How to estimate noise ceilings for computational models of visual cortex

Poster Presentation 63.401: Wednesday, May 22, 2024, 8:30 am – 12:30 pm, Pavilion
Session: Object Recognition: Models

Zirui Chen1 (), Michael Bonner1; 1Johns Hopkins University

A pivotal goal in neuroscience is to develop computational models that can account for the explainable variance in cortical responses to sensory stimuli. It is widely recognized that when evaluating the similarity between brain and model representations, it is necessary to estimate the noise ceiling in measurements of cortical activity. Traditional approaches have focused on factors such as reliability across trials or subjects, with the goal of establishing a benchmark for the maximum predictive accuracy that any model could theoretically achieve. However, one important source of noise that has been largely overlooked in the literature is the reliability of the computational models themselves.

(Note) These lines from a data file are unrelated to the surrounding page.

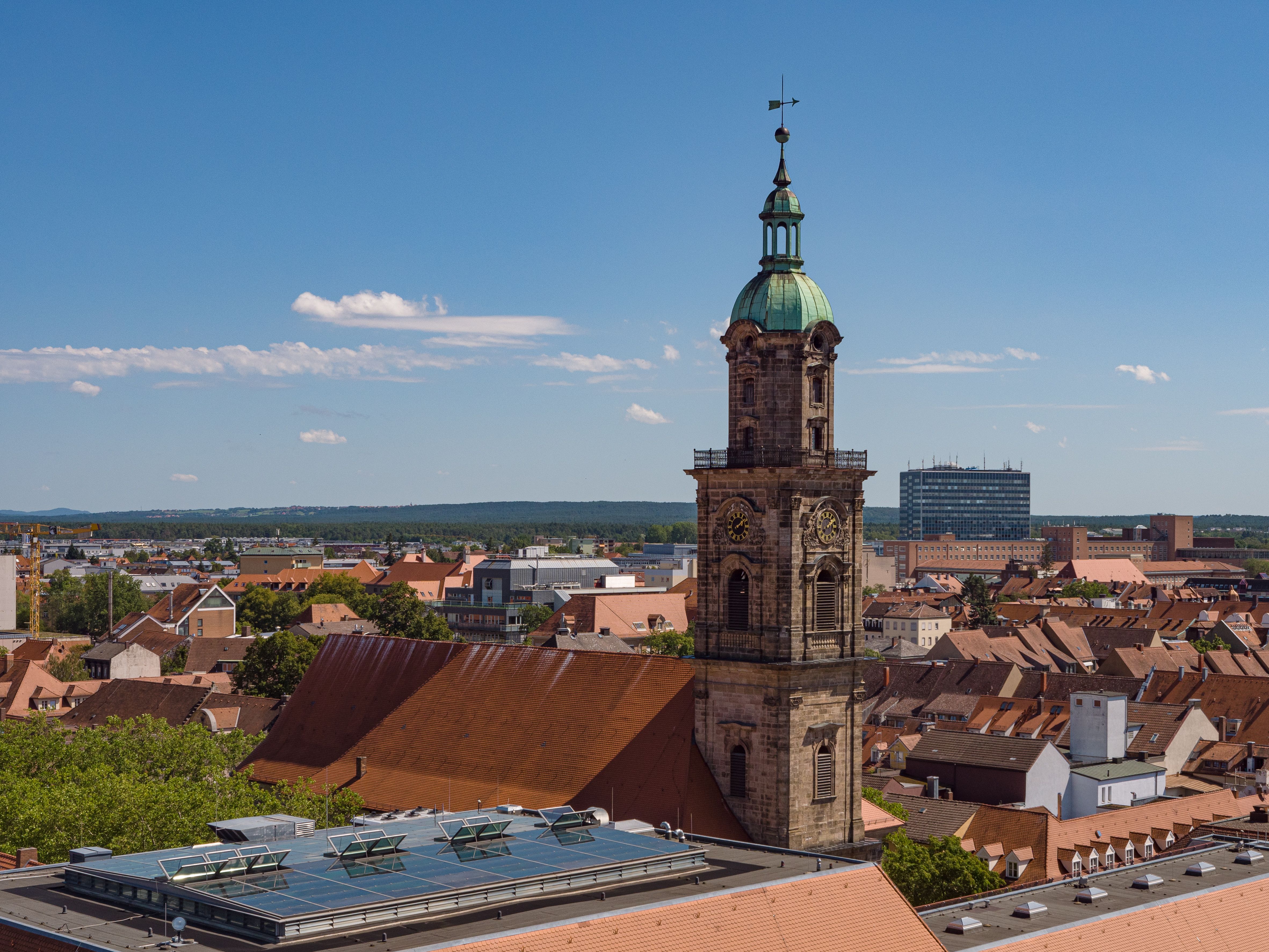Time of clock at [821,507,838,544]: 2:09
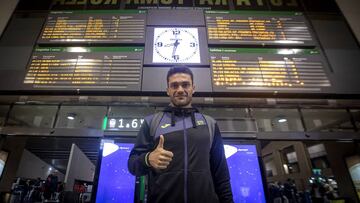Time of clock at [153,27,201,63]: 8:32
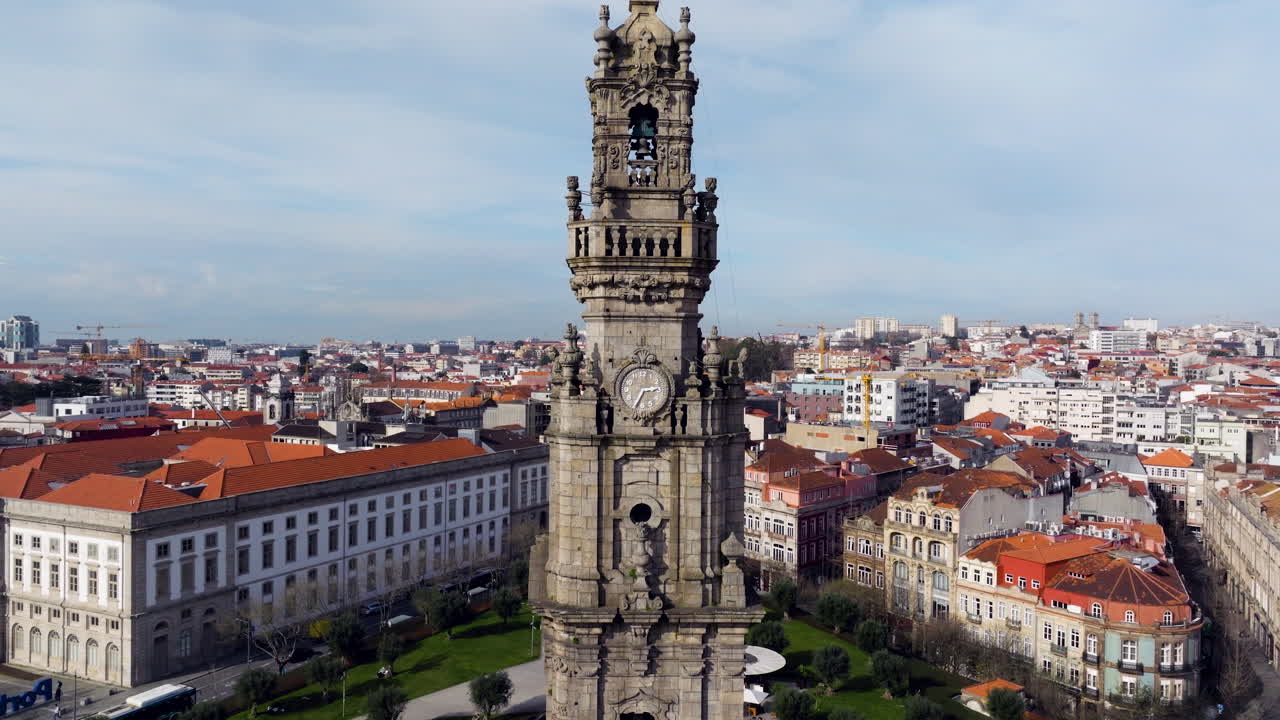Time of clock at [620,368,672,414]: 2:34
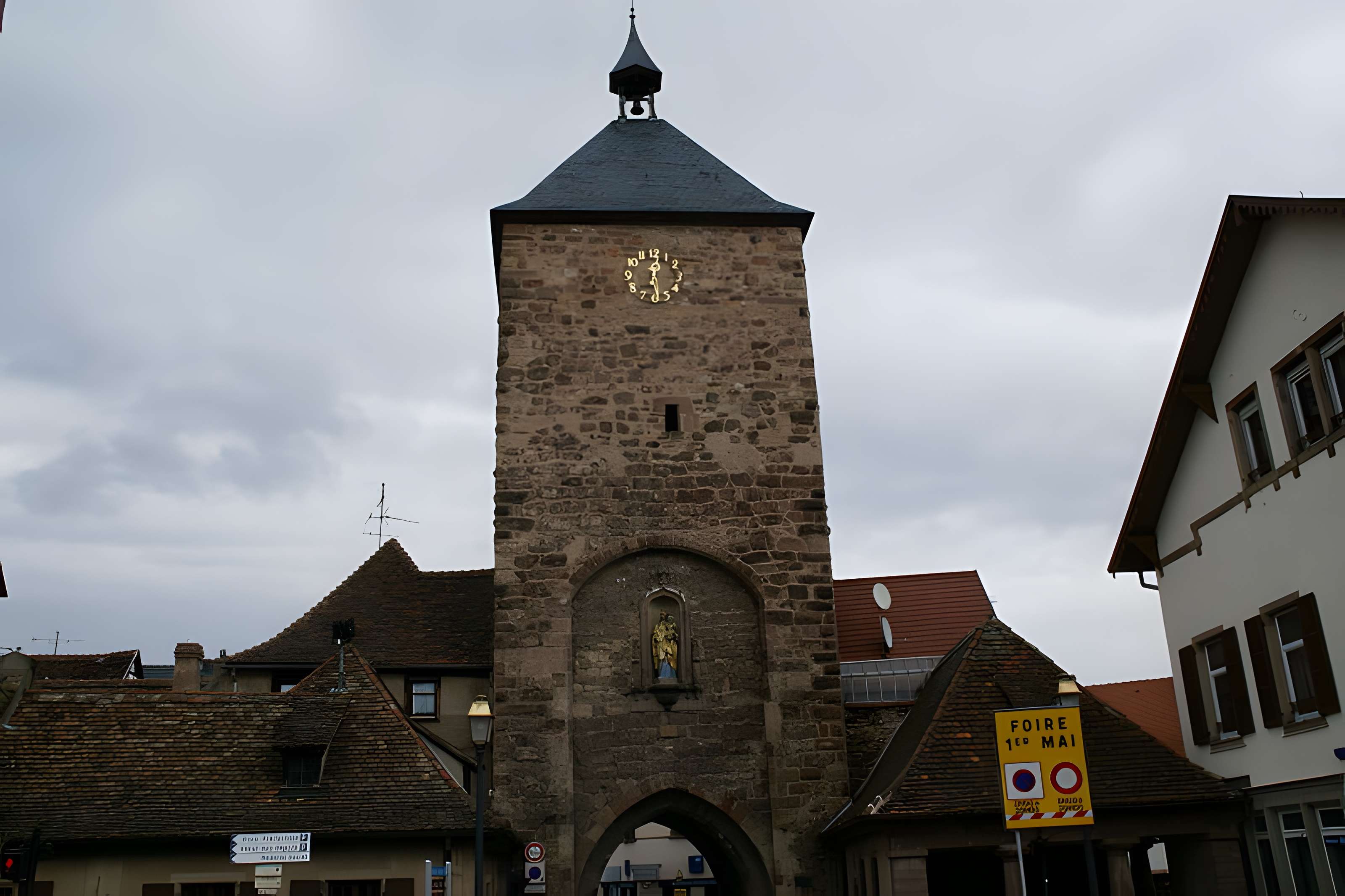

In the case of deep learning models, a natural measure of reliability is the consistency of learned representations across different random initializations. Using such a metric of model reliability, we demonstrate how an aggregate noise ceiling can be estimated that accounts for the reliability of trials, subjects, and computational models. Our approach provides a more comprehensive assessment of the limitations in representational models of sensory systems. Our results unveil a striking impact of model reliability as a key constraint in explaining variance in cortical representations. More broadly, our findings highlight the importance of identifying and mitigating model variability, and they open new avenues for refining computational models of cortical sensory representations.